-- START --

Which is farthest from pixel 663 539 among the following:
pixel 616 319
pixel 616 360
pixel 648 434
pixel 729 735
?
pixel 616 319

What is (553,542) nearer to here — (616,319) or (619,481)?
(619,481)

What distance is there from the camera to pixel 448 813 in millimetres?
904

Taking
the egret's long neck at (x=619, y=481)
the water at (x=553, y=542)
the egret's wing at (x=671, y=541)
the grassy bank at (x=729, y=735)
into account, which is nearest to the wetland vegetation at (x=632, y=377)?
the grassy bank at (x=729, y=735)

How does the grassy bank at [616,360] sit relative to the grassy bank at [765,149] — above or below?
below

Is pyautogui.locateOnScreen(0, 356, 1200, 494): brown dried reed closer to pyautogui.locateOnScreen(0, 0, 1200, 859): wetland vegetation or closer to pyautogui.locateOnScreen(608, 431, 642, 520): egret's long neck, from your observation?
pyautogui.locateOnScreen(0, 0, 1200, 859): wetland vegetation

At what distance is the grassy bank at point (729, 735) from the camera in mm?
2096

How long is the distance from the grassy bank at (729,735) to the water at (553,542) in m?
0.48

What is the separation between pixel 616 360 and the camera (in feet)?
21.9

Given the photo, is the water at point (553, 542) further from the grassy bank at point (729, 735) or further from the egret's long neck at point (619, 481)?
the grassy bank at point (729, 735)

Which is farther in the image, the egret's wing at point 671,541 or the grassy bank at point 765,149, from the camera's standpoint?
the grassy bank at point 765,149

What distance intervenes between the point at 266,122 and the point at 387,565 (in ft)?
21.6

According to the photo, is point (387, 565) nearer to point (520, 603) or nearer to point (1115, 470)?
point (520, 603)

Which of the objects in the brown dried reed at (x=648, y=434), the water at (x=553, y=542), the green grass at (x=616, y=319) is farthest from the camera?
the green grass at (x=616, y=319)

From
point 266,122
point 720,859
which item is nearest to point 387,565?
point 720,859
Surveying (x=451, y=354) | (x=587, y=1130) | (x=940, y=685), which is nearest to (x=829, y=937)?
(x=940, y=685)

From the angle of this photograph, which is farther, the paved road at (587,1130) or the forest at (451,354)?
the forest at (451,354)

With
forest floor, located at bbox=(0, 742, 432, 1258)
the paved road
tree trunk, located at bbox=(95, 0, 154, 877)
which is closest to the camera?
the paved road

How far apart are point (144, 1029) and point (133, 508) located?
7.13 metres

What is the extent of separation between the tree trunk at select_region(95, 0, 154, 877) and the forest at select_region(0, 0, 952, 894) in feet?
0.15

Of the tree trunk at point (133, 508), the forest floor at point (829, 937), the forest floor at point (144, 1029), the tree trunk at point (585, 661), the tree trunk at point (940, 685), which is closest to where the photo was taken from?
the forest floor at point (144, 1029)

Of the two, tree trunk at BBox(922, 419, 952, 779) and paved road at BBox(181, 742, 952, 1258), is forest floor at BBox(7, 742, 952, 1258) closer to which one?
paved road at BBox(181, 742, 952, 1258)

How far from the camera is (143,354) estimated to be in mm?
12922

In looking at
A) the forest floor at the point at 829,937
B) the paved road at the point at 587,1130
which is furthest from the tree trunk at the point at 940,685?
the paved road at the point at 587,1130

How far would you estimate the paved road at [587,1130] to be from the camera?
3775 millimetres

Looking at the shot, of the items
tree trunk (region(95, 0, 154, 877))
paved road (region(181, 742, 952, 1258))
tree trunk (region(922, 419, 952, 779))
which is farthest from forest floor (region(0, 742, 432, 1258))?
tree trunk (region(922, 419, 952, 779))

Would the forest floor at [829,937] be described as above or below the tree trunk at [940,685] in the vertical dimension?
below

-- END --

**EXERCISE DESCRIPTION**
Reproduce the material above, every line of it, exactly.

**WORKED SOLUTION**
Which is farthest from pixel 663 539 among the following:
pixel 616 319
pixel 616 360
pixel 648 434
pixel 729 735
?
pixel 616 319

What is (553,542) nearer to here — (616,319) or (619,481)?
(619,481)

What distance is there from the camera to pixel 448 813 in millimetres?
904

Taking
the egret's long neck at (x=619, y=481)
the water at (x=553, y=542)
the egret's wing at (x=671, y=541)
the grassy bank at (x=729, y=735)
into account, which is nearest to the wetland vegetation at (x=632, y=377)?
the grassy bank at (x=729, y=735)

How does the grassy bank at [616,360] sit relative to the grassy bank at [765,149] — above or below?
below

Is pyautogui.locateOnScreen(0, 356, 1200, 494): brown dried reed closer to pyautogui.locateOnScreen(0, 0, 1200, 859): wetland vegetation or closer to pyautogui.locateOnScreen(608, 431, 642, 520): egret's long neck, from your observation?
pyautogui.locateOnScreen(0, 0, 1200, 859): wetland vegetation

At what distance is the grassy bank at point (729, 735) from the camera in mm?
2096

How long is the distance from the grassy bank at (729,735) to the water at (553,542) in m?
0.48

What is the separation between pixel 616 360 and the camera (in feet)?
21.9

Given the photo, is the water at point (553, 542) further from the grassy bank at point (729, 735) or further from the egret's long neck at point (619, 481)?
the grassy bank at point (729, 735)

Which is farther in the image, the egret's wing at point 671,541 or the grassy bank at point 765,149, from the camera's standpoint?
the grassy bank at point 765,149

What distance intervenes between the point at 266,122 and the point at 387,565 (in ft)?
21.6

According to the photo, is point (387, 565) nearer to point (520, 603) or nearer to point (1115, 470)?
point (520, 603)

Which of the objects in the brown dried reed at (x=648, y=434), the water at (x=553, y=542), the green grass at (x=616, y=319) is farthest from the camera?
the green grass at (x=616, y=319)

From
point 266,122
point 720,859
which item is nearest to point 387,565?
point 720,859
Surveying (x=451, y=354) | (x=587, y=1130) | (x=940, y=685), which is nearest to (x=829, y=937)?
(x=940, y=685)

From the angle of this photograph, which is farther, the paved road at (587,1130) or the forest at (451,354)?
the forest at (451,354)

With
forest floor, located at bbox=(0, 742, 432, 1258)
the paved road
tree trunk, located at bbox=(95, 0, 154, 877)
which is closest to the camera?
the paved road

How far apart are point (144, 1029) and point (133, 508) located?
7.13 metres

What is the extent of separation between the tree trunk at select_region(95, 0, 154, 877) and the forest at select_region(0, 0, 952, 894) in feet?
0.15

Of the tree trunk at point (133, 508), the forest floor at point (829, 937), the forest floor at point (144, 1029), the tree trunk at point (585, 661), the tree trunk at point (940, 685), which is closest to where the photo was taken from?
the forest floor at point (144, 1029)

Of the two, tree trunk at BBox(922, 419, 952, 779) and paved road at BBox(181, 742, 952, 1258), is forest floor at BBox(7, 742, 952, 1258) closer to which one?
paved road at BBox(181, 742, 952, 1258)

How far from the camera is (143,354) estimated to be in mm?
12922

In looking at
A) the forest floor at the point at 829,937
B) the paved road at the point at 587,1130
which is furthest from the tree trunk at the point at 940,685?
the paved road at the point at 587,1130

How far would you estimate the paved road at [587,1130] to be from the camera?
3775 millimetres

Looking at the shot, of the items
tree trunk (region(95, 0, 154, 877))
paved road (region(181, 742, 952, 1258))
tree trunk (region(922, 419, 952, 779))
which is farthest from forest floor (region(0, 742, 432, 1258))?
tree trunk (region(922, 419, 952, 779))

Would the forest floor at [829,937] be described as above or below the tree trunk at [940,685] in the vertical dimension?
below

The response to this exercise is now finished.